Bug#930365: CUDA 10.1 Update 1 is now available

classic Classic list List threaded Threaded
10 messages Options
Reply | Threaded
Open this post in threaded view
|

Bug#930365: CUDA 10.1 Update 1 is now available

Graham Inggs-3
Source: nvidia-cuda-toolkit
Version: 9.2.148-6
Severity: wishlist

Hi Maintainers

CUDA 10.1 Update 1 (10.1.168) was released at the end of May, 2019.  The
minimum NVIDIA driver version remains at 418.39 and support is added for
Clang 8.

As per the release notes [1]:
"CUDA 10.1 Update 1 is a minor update that is binary compatible with
CUDA 10.1. This release will work with all versions of the R418 NVIDIA
driver."

Regards
Graham


[1]
https://docs.nvidia.com/cuda/archive/10.1/cuda-toolkit-release-notes/index.html

Reply | Threaded
Open this post in threaded view
|

Bug#930365: CUDA 10.1 Update 1 is now available

Andreas Beckmann-4
On 11/06/2019 15.36, Graham Inggs wrote:
> CUDA 10.1 Update 1 (10.1.168) was released at the end of May, 2019.  The
> minimum NVIDIA driver version remains at 418.39 and support is added for
> Clang 8.

Nice. I'll look into this next month (after buster was released).


Andreas

Reply | Threaded
Open this post in threaded view
|

Bug#930365: CUDA 10.1 Update 1 is now available

Graham Inggs-3
Hi all

On 2019/06/12 14:23, Andreas Beckmann wrote:
> Nice. I'll look into this next month (after buster was released).

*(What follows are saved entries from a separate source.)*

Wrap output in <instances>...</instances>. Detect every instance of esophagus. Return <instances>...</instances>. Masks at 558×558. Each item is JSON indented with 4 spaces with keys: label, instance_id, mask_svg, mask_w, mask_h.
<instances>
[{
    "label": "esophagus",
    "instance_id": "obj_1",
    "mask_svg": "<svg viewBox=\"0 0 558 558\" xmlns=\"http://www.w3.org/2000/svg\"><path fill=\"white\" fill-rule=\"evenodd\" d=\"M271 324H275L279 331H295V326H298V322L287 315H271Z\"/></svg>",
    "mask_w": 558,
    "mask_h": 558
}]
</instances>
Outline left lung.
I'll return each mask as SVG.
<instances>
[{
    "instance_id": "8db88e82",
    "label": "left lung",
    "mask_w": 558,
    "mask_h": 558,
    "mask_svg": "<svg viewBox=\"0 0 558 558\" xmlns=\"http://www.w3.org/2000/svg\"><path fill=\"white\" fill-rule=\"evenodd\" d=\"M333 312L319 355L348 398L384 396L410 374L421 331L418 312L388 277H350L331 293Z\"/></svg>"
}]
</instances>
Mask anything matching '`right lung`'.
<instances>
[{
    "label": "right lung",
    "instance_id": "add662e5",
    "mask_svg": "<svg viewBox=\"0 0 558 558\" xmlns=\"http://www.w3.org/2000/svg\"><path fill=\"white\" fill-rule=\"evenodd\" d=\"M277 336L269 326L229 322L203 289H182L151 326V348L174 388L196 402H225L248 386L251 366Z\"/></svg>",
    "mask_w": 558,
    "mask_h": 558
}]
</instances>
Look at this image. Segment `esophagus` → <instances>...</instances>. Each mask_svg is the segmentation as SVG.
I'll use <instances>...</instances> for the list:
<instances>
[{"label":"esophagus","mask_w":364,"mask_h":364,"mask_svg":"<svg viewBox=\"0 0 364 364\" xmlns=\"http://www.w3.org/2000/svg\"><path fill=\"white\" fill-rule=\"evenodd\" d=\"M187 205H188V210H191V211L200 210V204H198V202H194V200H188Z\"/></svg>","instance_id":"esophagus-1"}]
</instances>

I was keen to try the new version to see if it solved a problem with
p2pBandwidthLatencyTest locking up on a machine with two TITAN X GPUs,
so I went ahead and pushed a 10.1update1-ginggs branch [1] to git.  The
problem ended up being with the 418 driver, and upgrading to 430 seems
to have solved it.

As of now, my packaging attempt builds on amd64 and ppc64el, and I'll be
running some tests on it next week.

There are still some Lintian warnings and errors, and I'd like some
suggestions on which should be fixed and which can be overridden, please.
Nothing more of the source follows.